What you will do.
What do the lines from the one containing "Does the yellow petal at [675,794]" through the end of the entries say? Quote them exactly, and only them.

Dataset excerpt.
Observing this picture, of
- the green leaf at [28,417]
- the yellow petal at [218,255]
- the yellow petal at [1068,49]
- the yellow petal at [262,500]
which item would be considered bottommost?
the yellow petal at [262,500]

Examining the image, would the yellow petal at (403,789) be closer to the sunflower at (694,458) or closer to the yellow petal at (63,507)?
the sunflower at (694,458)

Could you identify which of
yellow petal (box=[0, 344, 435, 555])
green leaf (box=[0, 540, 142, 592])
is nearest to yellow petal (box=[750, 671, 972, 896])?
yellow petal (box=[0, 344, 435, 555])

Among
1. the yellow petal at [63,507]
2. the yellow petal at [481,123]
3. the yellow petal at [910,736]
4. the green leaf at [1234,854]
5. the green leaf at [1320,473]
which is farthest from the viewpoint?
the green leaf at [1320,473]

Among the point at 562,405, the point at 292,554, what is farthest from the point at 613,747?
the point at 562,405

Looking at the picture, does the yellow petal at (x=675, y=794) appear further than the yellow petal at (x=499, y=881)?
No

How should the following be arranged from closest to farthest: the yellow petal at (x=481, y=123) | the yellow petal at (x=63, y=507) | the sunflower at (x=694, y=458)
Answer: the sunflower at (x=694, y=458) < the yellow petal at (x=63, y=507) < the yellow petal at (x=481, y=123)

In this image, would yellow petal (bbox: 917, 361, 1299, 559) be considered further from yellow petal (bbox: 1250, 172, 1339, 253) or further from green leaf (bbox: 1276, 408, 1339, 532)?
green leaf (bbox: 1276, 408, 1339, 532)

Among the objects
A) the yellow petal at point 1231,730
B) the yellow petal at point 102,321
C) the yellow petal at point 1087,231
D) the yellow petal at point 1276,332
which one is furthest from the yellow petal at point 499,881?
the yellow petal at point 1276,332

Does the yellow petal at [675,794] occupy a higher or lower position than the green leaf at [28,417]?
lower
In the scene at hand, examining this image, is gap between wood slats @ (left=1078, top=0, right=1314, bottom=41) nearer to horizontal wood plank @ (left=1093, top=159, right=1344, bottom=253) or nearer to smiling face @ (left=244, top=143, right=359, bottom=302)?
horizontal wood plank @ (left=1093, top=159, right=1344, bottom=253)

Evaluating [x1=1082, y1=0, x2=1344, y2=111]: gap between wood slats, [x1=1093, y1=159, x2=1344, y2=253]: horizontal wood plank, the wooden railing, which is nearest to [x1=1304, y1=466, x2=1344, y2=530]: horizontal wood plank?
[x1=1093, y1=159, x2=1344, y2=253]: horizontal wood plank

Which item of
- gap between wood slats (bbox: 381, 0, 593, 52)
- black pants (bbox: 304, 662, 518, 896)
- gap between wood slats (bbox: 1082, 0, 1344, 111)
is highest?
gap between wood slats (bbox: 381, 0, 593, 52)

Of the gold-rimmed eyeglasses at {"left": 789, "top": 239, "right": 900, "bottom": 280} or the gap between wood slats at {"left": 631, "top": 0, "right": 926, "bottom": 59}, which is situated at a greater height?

Written response.
Does the yellow petal at [675,794] occupy a higher or lower position than the green leaf at [28,417]?
lower
In the scene at hand, examining this image, is gap between wood slats @ (left=1078, top=0, right=1314, bottom=41) nearer to horizontal wood plank @ (left=1093, top=159, right=1344, bottom=253) or nearer to smiling face @ (left=244, top=143, right=359, bottom=302)?
horizontal wood plank @ (left=1093, top=159, right=1344, bottom=253)

Evaluating [x1=1082, y1=0, x2=1344, y2=111]: gap between wood slats, [x1=1093, y1=159, x2=1344, y2=253]: horizontal wood plank, the wooden railing, which is nearest to [x1=1304, y1=466, x2=1344, y2=530]: horizontal wood plank?
[x1=1093, y1=159, x2=1344, y2=253]: horizontal wood plank

Which item of
- gap between wood slats (bbox: 381, 0, 593, 52)
- black pants (bbox: 304, 662, 518, 896)
- gap between wood slats (bbox: 1082, 0, 1344, 111)
is highest?
gap between wood slats (bbox: 381, 0, 593, 52)

Of the gold-rimmed eyeglasses at {"left": 789, "top": 239, "right": 900, "bottom": 280} or the gap between wood slats at {"left": 631, "top": 0, "right": 926, "bottom": 59}, which is situated at a greater height?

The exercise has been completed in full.